City Auditor Dennis Gallagher officially began his effort Thursday to do away with the commission responsible for this week’s election debacle.
Gallagher filed the paperwork necessary to put a charter change on the May ballot to replace the Denver Election Commission with a single, elected clerk and recorder.
He will have to collect about 14,000 signatures to put the proposal to voters in May.
Meanwhile, City Council members, apoplectic over Election Day troubles, held an emergency meeting on the failed launch of vote centers in Denver.
Tuesday’s vote was the first general election in which the city used 55 centers instead of traditional neighborhood precincts, prompting long delays as poll workers trying to check in voters had problems accessing the city’s voter-registration database.
Councilwoman Elbra Wedgeworth said she wanted to see the city do away with the vote centers and go back to the system of voting in precincts.
“People trust the precinct system, and maybe we should stick with that,” she said.
Election Commissioner Susan Rogers told the City Council that commission members wanted to switch to an all-mail ballot.
But some council members took issue with that idea.
“The idea that we have all this equipment and it doesn’t service us, to me, is alarming,” said Councilwoman Carol Boigon.
The council plans to hold a public hearing with the election commissioners as soon as next weekend – although a firm date has not been set.
Boigon also ordered up an audit of the commission’s computer equipment that is expected to begin in a matter of days.
Both come on top of an investigative task force that Mayor John Hickenlooper announced Wednesday. Some council members questioned that decision, given that it would be the third time in two years that city officials have looked at overhauling the commission.
“People actually were alarmed at convening another blue-ribbon, fact-finding panel,” Councilwoman Judy Montero said.
Whatever their decisions, Auditor Gallagher’s spokesman, Denis Berckefeldt, said the overhaul is coming. “The auditor is not going to wait,” Berckefeldt told the council. “He thinks that this needs to happen, and it needs to happen now.”

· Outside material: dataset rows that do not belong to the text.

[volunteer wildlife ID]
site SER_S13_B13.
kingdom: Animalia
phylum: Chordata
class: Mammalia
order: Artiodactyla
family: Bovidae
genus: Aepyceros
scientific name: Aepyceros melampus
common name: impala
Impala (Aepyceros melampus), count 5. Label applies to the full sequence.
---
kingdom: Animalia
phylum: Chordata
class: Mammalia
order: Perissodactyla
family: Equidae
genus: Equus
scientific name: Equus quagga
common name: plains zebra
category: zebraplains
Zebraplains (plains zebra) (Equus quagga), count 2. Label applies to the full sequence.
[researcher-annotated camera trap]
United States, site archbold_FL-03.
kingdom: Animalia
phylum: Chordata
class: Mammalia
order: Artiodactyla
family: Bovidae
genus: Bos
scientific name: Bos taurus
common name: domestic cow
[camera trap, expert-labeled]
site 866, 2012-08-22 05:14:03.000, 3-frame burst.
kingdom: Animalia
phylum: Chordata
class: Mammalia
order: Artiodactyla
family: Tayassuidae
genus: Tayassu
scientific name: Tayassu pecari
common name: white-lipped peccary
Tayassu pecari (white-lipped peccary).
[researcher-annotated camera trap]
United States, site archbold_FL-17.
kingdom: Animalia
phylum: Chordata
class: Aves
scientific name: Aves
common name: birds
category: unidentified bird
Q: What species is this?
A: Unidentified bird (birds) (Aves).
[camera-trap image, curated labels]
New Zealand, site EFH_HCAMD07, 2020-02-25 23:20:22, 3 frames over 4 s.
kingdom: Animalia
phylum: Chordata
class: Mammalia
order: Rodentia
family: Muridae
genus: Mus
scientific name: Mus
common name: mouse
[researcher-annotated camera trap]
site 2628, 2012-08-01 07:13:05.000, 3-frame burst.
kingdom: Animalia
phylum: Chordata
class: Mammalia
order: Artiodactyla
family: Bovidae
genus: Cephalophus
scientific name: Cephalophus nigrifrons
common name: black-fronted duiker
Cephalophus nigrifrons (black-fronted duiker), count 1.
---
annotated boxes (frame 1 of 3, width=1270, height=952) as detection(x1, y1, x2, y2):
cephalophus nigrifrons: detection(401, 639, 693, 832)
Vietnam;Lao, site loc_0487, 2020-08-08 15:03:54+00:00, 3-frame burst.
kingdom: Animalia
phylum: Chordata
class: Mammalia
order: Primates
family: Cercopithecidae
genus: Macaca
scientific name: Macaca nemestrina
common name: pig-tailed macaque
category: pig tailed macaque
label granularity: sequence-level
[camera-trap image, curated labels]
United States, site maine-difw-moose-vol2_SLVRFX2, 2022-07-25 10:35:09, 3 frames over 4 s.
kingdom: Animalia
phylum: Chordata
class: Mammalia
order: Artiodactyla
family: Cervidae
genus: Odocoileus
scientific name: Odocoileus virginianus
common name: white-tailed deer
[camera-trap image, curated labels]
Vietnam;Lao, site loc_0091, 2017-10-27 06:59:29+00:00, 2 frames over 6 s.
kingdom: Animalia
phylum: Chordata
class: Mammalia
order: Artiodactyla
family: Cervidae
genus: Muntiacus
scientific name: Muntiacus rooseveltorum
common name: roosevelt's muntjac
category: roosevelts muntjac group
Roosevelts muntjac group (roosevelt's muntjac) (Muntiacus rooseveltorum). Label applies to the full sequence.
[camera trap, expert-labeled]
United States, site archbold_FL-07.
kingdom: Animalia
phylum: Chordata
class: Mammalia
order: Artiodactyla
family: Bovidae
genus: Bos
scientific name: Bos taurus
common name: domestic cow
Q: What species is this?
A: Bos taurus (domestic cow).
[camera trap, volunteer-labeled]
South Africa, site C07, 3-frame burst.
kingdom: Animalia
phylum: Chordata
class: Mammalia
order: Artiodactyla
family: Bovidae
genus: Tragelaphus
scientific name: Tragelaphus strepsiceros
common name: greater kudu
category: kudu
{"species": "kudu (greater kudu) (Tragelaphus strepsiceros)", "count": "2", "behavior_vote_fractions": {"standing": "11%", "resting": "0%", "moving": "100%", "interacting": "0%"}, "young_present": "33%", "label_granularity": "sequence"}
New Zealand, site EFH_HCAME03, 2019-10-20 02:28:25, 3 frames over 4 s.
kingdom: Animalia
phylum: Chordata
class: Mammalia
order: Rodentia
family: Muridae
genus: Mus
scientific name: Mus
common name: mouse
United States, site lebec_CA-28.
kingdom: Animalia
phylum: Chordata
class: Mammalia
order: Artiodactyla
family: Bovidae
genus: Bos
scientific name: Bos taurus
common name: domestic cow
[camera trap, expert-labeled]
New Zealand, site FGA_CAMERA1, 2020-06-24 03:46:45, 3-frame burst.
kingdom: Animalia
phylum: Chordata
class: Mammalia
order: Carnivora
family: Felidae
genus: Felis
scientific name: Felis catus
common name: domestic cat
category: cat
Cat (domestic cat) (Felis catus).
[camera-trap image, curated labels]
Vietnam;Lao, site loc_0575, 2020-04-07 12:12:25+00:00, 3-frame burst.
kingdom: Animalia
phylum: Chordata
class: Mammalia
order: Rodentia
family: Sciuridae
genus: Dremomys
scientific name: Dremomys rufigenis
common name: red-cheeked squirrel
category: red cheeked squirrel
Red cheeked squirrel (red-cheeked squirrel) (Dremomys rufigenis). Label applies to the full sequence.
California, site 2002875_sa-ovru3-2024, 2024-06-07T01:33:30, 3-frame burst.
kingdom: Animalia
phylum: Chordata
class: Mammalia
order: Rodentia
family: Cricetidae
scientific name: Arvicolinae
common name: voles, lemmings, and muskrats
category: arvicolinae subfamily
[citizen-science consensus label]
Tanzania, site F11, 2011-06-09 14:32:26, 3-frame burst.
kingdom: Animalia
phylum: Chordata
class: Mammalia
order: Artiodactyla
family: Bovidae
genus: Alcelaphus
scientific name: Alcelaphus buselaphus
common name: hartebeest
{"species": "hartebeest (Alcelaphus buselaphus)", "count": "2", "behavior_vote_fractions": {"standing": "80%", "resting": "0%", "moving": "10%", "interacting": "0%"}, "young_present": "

After filing paperwork Thursday, Gallagher and his Denver Voters for Election Reform committee have 10 days to come up with petition language.
Berckefeldt said the petition would say that the election commissioners, also up for a vote on the May ballot, would serve only until November, when a clerk and recorder would be elected.
Currently, there are two elected commissioners, and an appointed clerk and recorder serves as the third.
System-backup woes
Delays in backing up a voter-registration database early Tuesday morning may have contributed to long lines early in the morning of Election Day, according to Sandy Adams, a Denver election commissioner, and Jenny Rose Flanagan, executive director of Colorado Common Cause.
Election officials wanted to update the database as late as possible before Election Day, Adams said, to be sure it noted as many absentee voters as possible. But the process didn’t finish by the 7 a.m. opening of polls in Denver.
Flanagan said other election officials gave her the same explanation for early-morning delays Election Day. “But this doesn’t explain the problems we saw later in the day, the problems we saw in the primary,” she said. “We should have addressed them before the election.”